[Opening Exercise inputs section]

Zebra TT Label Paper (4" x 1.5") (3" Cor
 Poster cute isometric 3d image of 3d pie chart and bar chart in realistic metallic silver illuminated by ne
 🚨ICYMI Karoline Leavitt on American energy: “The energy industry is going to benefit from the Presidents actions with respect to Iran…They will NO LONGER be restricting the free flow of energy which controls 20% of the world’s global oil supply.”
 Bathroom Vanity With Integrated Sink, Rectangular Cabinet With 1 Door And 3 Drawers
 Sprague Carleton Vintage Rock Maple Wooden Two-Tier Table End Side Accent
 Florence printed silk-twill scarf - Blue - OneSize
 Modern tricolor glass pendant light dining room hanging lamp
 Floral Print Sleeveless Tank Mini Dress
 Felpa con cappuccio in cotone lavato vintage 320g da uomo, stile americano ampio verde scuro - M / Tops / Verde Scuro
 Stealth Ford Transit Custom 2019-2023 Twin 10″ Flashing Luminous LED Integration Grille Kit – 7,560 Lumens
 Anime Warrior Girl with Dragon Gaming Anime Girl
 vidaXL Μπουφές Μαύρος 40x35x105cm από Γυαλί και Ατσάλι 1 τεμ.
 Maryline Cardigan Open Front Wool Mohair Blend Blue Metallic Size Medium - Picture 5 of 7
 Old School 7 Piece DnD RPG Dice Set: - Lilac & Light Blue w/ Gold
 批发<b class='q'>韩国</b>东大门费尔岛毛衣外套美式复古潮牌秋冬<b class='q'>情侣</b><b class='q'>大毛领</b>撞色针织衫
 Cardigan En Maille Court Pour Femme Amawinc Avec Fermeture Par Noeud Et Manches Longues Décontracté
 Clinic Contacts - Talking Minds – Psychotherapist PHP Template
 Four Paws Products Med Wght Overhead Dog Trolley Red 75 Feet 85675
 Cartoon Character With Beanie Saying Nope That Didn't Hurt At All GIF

[Closing Exercise inputs section]

### Exercise
Write out all nineteen lines above word for word, keeping them in their original order.

### Answer to this problem
Zebra TT Label Paper (4" x 1.5") (3" Cor
 Poster cute isometric 3d image of 3d pie chart and bar chart in realistic metallic silver illuminated by ne
 🚨ICYMI Karoline Leavitt on American energy: “The energy industry is going to benefit from the Presidents actions with respect to Iran…They will NO LONGER be restricting the free flow of energy which controls 20% of the world’s global oil supply.”
 Bathroom Vanity With Integrated Sink, Rectangular Cabinet With 1 Door And 3 Drawers
 Sprague Carleton Vintage Rock Maple Wooden Two-Tier Table End Side Accent
 Florence printed silk-twill scarf - Blue - OneSize
 Modern tricolor glass pendant light dining room hanging lamp
 Floral Print Sleeveless Tank Mini Dress
 Felpa con cappuccio in cotone lavato vintage 320g da uomo, stile americano ampio verde scuro - M / Tops / Verde Scuro
 Stealth Ford Transit Custom 2019-2023 Twin 10″ Flashing Luminous LED Integration Grille Kit – 7,560 Lumens
 Anime Warrior Girl with Dragon Gaming Anime Girl
 vidaXL Μπουφές Μαύρος 40x35x105cm από Γυαλί και Ατσάλι 1 τεμ.
 Maryline Cardigan Open Front Wool Mohair Blend Blue Metallic Size Medium - Picture 5 of 7
 Old School 7 Piece DnD RPG Dice Set: - Lilac & Light Blue w/ Gold
 批发<b class='q'>韩国</b>东大门费尔岛毛衣外套美式复古潮牌秋冬<b class='q'>情侣</b><b class='q'>大毛领</b>撞色针织衫
 Cardigan En Maille Court Pour Femme Amawinc Avec Fermeture Par Noeud Et Manches Longues Décontracté
 Clinic Contacts - Talking Minds – Psychotherapist PHP Template
 Four Paws Products Med Wght Overhead Dog Trolley Red 75 Feet 85675
 Cartoon Character With Beanie Saying Nope That Didn't Hurt At All GIF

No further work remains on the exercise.